The World Transformed is back in Liverpool this October!

By The World Transformed

The World Transformed (TWT) festival is back in Liverpool from 7th to 10th October, as the British left prepares to resist Starmer in government. The festival will host meetings between striking workers, climate activists, migrant solidarity activists and Labour Party members planning to oppose its leadership‘s lurch to the right.

This year’s festival  promises to be the most newsworthy yet, with the left likely to be looking to pick big fights over the Labour Party’s positions on migration, climate change, law and order and trans rights. Plans are afoot to hold events at the festival to rally forces who oppose what they see as a right wing and reactionary direction taken by the leadership.

With anxiety building about multiple emergencies, many of TWT’s partners are acutely aware that Starmerism is nowhere near adequate for the political moment. The main theme of this year’s festival will be clear-eyed honesty about the scale of the crises – from the economic crisis to the climate catastrophe and creeping authoritarianism – along with an insistence that more radical approaches are not merely desirable, but necessary.

While the left’s influence on parliamentary politics has diminished as Keir Starmer has abandoned almost all of the ten pledges of his leadership campaign, there has been an uptick in union militancy, as well as an increase in protests around policing, immigration controls, and climate change.

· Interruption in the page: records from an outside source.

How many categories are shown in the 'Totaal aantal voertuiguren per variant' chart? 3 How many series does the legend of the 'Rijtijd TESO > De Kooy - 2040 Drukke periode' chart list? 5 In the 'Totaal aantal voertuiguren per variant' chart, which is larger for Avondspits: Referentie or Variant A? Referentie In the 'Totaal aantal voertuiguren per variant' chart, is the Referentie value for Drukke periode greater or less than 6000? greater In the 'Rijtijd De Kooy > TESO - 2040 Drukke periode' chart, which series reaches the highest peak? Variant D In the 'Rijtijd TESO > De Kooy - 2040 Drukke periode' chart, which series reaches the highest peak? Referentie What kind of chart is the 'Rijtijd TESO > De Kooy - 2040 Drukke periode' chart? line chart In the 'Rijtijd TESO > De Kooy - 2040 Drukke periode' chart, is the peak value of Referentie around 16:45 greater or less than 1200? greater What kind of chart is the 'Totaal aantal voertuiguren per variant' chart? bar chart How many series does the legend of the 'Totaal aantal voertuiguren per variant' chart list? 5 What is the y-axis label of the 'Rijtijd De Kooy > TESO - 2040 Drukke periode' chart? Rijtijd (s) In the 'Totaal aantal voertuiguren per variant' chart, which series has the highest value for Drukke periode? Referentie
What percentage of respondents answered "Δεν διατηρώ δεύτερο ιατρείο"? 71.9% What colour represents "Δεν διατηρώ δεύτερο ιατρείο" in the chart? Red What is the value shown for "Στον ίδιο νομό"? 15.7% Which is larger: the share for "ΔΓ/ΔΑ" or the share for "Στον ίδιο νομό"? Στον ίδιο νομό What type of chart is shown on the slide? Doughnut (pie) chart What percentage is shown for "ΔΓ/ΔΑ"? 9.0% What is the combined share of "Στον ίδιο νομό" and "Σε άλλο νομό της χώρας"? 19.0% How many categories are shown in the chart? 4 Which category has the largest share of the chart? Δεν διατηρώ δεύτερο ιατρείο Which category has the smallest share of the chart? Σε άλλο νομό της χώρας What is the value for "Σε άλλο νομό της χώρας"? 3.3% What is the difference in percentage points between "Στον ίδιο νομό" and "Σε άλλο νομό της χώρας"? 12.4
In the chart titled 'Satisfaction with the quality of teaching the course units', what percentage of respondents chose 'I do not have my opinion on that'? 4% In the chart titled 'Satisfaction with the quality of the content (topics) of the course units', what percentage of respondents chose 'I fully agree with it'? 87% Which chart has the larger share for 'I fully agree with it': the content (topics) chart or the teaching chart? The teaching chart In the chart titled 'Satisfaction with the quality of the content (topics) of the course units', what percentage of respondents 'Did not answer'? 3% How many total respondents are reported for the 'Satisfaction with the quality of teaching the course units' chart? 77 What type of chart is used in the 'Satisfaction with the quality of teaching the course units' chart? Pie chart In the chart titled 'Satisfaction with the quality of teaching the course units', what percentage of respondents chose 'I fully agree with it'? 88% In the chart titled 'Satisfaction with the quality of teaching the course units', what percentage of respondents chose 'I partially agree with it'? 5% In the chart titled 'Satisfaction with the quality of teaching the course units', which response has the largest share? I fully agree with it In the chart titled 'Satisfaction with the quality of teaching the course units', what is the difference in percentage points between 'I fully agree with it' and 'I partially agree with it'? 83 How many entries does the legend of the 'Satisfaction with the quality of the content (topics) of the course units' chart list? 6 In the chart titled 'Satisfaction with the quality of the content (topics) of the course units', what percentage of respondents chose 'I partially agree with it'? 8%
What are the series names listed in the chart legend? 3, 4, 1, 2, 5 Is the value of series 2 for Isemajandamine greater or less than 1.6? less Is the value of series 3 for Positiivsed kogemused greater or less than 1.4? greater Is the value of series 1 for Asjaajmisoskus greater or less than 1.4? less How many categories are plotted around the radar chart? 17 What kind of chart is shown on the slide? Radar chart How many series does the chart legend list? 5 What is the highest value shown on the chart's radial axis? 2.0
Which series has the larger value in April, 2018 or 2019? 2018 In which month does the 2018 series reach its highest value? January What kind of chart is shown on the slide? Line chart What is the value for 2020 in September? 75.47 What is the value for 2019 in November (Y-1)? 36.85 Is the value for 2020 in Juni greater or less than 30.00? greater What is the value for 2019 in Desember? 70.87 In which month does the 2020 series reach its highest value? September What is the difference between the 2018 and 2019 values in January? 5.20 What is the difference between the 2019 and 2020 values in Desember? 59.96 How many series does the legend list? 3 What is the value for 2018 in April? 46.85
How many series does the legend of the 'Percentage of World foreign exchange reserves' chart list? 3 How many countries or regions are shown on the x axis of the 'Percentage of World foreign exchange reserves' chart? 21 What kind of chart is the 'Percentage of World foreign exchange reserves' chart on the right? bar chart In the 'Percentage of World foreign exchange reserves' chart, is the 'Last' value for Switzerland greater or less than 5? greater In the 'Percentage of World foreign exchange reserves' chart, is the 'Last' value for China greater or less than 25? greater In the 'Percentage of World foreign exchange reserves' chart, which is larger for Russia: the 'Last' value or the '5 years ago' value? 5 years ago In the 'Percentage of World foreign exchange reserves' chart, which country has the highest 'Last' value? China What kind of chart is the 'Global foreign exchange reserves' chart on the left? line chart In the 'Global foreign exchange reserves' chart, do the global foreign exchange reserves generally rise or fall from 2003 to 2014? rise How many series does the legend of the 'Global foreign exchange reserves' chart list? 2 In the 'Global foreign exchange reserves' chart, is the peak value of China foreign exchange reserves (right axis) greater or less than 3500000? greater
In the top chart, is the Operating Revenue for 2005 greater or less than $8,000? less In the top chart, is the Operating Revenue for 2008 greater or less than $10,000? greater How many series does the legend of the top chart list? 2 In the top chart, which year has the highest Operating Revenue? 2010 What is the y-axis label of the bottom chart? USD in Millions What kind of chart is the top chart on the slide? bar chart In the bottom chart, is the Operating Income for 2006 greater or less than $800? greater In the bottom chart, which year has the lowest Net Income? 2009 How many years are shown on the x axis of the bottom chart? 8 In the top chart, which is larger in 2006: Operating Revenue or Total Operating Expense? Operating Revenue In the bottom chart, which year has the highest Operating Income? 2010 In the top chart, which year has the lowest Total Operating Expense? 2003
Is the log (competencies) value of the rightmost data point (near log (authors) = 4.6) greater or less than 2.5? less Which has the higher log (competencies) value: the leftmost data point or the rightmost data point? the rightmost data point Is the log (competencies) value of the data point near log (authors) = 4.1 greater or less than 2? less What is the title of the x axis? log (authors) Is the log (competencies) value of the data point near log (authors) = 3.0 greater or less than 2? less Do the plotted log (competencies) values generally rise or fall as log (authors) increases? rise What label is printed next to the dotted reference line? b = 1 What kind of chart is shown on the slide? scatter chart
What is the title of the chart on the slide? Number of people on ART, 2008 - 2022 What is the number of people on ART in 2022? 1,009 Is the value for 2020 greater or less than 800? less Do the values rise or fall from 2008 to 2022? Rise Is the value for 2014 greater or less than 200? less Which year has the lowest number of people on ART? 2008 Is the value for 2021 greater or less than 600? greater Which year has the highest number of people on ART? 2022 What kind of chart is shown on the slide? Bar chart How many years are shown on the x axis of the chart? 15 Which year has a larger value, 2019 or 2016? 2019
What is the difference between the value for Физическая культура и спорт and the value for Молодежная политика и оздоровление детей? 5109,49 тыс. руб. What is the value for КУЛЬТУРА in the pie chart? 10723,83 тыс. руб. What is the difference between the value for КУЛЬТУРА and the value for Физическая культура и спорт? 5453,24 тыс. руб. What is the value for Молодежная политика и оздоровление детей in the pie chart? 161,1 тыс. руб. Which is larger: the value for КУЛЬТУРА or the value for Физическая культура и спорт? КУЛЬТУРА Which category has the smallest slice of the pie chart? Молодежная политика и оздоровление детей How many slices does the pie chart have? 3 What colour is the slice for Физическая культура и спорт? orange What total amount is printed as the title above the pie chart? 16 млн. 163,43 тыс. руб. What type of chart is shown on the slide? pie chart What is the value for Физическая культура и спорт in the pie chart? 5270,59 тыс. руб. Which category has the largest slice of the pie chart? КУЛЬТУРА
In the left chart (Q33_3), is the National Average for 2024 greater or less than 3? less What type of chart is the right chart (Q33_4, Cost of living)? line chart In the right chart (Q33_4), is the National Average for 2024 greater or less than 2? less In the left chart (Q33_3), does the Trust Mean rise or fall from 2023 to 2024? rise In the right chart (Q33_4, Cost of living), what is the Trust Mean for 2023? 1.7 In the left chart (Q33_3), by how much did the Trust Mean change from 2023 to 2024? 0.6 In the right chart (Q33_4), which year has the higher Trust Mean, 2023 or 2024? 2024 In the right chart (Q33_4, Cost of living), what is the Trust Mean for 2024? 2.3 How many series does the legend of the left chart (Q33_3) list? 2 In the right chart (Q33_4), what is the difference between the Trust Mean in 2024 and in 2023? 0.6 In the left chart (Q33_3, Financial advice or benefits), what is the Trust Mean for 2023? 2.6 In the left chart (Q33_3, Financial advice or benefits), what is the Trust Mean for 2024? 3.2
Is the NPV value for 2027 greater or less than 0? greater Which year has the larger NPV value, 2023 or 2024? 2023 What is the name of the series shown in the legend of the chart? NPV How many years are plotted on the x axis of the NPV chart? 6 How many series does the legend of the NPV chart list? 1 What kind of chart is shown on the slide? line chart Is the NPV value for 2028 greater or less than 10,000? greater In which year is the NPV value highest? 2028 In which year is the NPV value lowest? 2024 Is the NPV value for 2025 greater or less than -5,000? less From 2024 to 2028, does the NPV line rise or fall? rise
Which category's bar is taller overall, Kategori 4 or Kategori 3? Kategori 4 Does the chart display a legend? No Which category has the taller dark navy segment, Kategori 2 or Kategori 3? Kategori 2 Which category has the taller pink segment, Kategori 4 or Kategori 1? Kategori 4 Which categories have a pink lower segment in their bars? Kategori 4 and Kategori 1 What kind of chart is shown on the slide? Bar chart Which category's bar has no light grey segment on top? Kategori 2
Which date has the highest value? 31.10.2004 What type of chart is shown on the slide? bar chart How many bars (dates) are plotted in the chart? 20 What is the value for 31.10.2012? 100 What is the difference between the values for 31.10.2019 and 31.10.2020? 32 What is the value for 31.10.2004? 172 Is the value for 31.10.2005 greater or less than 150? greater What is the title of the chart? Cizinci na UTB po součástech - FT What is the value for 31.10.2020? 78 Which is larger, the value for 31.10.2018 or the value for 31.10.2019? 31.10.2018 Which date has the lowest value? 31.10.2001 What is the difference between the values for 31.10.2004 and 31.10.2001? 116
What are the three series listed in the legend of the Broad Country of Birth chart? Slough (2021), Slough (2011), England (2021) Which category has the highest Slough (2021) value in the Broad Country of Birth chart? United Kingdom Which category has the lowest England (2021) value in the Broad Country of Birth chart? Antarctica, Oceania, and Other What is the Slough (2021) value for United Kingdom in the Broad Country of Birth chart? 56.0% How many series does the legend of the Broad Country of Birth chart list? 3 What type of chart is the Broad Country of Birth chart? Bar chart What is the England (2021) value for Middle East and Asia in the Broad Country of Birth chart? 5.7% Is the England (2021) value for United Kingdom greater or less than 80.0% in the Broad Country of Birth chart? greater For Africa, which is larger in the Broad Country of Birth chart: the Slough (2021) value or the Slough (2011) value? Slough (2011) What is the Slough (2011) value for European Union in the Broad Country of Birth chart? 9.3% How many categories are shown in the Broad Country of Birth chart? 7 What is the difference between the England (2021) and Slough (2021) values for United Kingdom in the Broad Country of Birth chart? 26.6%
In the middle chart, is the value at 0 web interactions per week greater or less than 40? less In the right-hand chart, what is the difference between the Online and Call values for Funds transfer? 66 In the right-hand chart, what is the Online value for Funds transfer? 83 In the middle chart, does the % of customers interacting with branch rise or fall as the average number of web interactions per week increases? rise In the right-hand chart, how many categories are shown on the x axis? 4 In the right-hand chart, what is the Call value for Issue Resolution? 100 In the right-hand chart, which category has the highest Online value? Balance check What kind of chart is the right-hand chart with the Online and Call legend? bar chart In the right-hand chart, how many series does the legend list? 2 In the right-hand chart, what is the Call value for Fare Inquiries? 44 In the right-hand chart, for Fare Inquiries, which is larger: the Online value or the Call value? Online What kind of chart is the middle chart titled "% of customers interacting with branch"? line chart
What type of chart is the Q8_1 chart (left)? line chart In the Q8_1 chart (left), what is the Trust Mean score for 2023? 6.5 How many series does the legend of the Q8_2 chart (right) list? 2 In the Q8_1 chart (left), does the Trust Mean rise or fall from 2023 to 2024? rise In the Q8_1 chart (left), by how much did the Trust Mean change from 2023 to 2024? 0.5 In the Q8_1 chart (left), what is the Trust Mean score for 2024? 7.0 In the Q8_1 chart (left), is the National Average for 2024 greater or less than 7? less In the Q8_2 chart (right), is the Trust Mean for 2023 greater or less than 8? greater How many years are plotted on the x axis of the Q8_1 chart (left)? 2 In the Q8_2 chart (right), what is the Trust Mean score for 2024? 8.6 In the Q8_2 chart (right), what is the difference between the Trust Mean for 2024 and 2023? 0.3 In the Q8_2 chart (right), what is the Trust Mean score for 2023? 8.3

The festival will be attended by several thousand activists. Organisers say that many of the 2,000-plus attendees will be Labour Party members, but also expect a large number of unaligned attendees who feel politically homeless due to Labour’s rightward trajectory. They believe this year’s festival will bring together progressives and radicals from across the spectrum to discuss key issues and build a new, radical coalition capable of taking action in election year.